**Activity**:
In the C pointer quiz, which compilers does the note say don't support far and huge pointers?

**Page text**:
Frequently asked technical objective types multiple choice pointer questions with explanation of placement in c programming language
Note: Linux GCC compilers and Visual C++ compiler doesn't support far and huge pointers.
1.
What will be output of following program?
#include <stdio.h>
int main(){
int a = 320;
char *ptr;
ptr =( char *)&a;
printf( "%d " ,*ptr);
return 0;
}
Explanation:
Turbo C++ 3.0: 64
Turbo C ++4.5: 64
Linux GCC: 64
Visual C++: 64
As we know int is two byte data byte while char is one byte data byte. char pointer can keep the address one byte at time.
Binary value of 320 is 00000001 01000000 (In 16 bit)
Memory representation of int a = 320 is:
So ptr is pointing only first 8 bit which color is green and Decimal value is 64.
2.
What will be output of following program?
#include <stdio.h>
#include <conio.h>
int main(){
void (*p)();
int (*q)();
int (*r)();
p = clrscr;
q = getch;
r = puts;
(*p)();
(*r)( "cquestionbank.blogspot.com" );
(*q)(); return 0;
}
Explanation:
Turbo C++ 3.0: cquestionbank.blogspot.com
Turbo C ++4.5: cquestionbank.blogspot.com
Linux GCC: Compilation error
Visual C++: Compilation error
p is pointer to function whose parameter is void and return type is also void. r and q is pointer to function whose parameter is void and return type is int . So they can hold the address of such function.
3.
What will be output of following program?
#include <stdio.h>
int main(){
int i = 3;
int *j;
int **k;
j=&i;
k=&j;
printf("%u %u %d ",k,*k,**k); return 0;
}
Explanation:
Turbo C++ 3.0: Address, Address, 3
Turbo C ++4.5: Address, Address, Address
Linux GCC: Address, Address, 3
Visual C++: Address, Address, 3
Memory representation
Here 6024, 8085, 9091 is any arbitrary address, it may be different.

**Data below**:
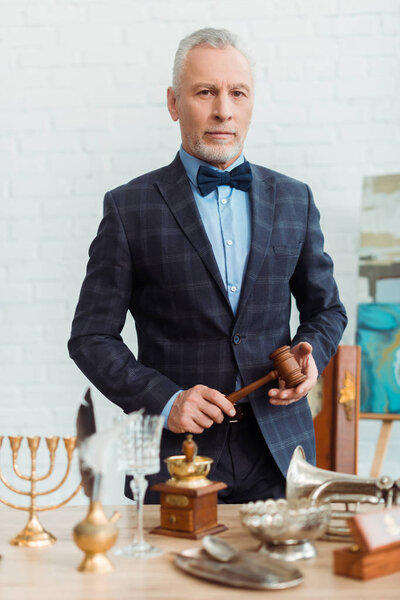 красивый аукционист в костюме держит молоток и смотрит в камеру во время аукциона
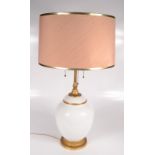 A gilt metal and milk glass table lamp,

**Exercise solution**:
Linux GCC and Visual C++.